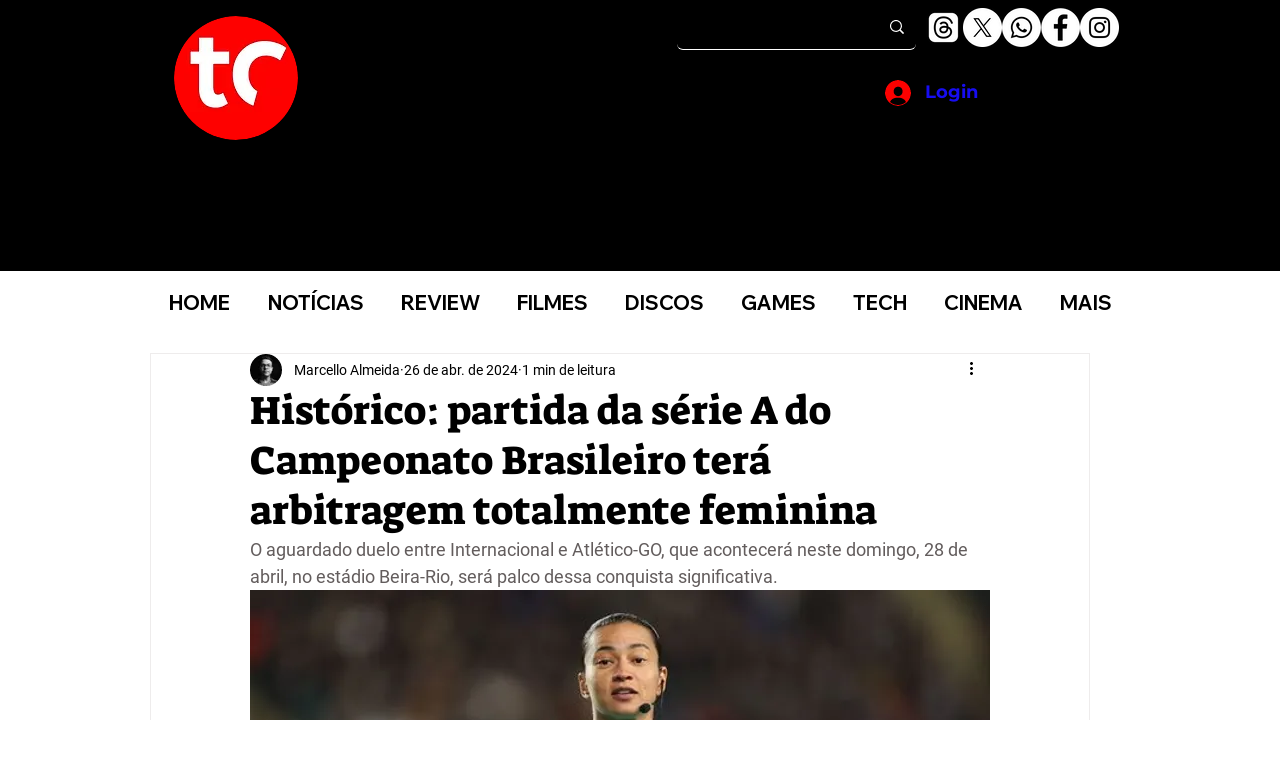

--- FILE ---
content_type: text/html; charset=utf-8
request_url: https://www.google.com/recaptcha/api2/aframe
body_size: 249
content:
<!DOCTYPE HTML><html><head><meta http-equiv="content-type" content="text/html; charset=UTF-8"></head><body><script nonce="hKouIgDE3M8OzgmWEiv9Qw">/** Anti-fraud and anti-abuse applications only. See google.com/recaptcha */ try{var clients={'sodar':'https://pagead2.googlesyndication.com/pagead/sodar?'};window.addEventListener("message",function(a){try{if(a.source===window.parent){var b=JSON.parse(a.data);var c=clients[b['id']];if(c){var d=document.createElement('img');d.src=c+b['params']+'&rc='+(localStorage.getItem("rc::a")?sessionStorage.getItem("rc::b"):"");window.document.body.appendChild(d);sessionStorage.setItem("rc::e",parseInt(sessionStorage.getItem("rc::e")||0)+1);localStorage.setItem("rc::h",'1768978502095');}}}catch(b){}});window.parent.postMessage("_grecaptcha_ready", "*");}catch(b){}</script></body></html>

- - -

◆ TO DO ◆
Every entry should be returned exactly as written, minus the pictures.

◆ ANSWER FOR THE TASK ◆
--- FILE ---
content_type: text/html; charset=utf-8
request_url: https://www.google.com/recaptcha/api2/aframe
body_size: 249
content:
<!DOCTYPE HTML><html><head><meta http-equiv="content-type" content="text/html; charset=UTF-8"></head><body><script nonce="hKouIgDE3M8OzgmWEiv9Qw">/** Anti-fraud and anti-abuse applications only. See google.com/recaptcha */ try{var clients={'sodar':'https://pagead2.googlesyndication.com/pagead/sodar?'};window.addEventListener("message",function(a){try{if(a.source===window.parent){var b=JSON.parse(a.data);var c=clients[b['id']];if(c){var d=document.createElement('img');d.src=c+b['params']+'&rc='+(localStorage.getItem("rc::a")?sessionStorage.getItem("rc::b"):"");window.document.body.appendChild(d);sessionStorage.setItem("rc::e",parseInt(sessionStorage.getItem("rc::e")||0)+1);localStorage.setItem("rc::h",'1768978502095');}}}catch(b){}});window.parent.postMessage("_grecaptcha_ready", "*");}catch(b){}</script></body></html>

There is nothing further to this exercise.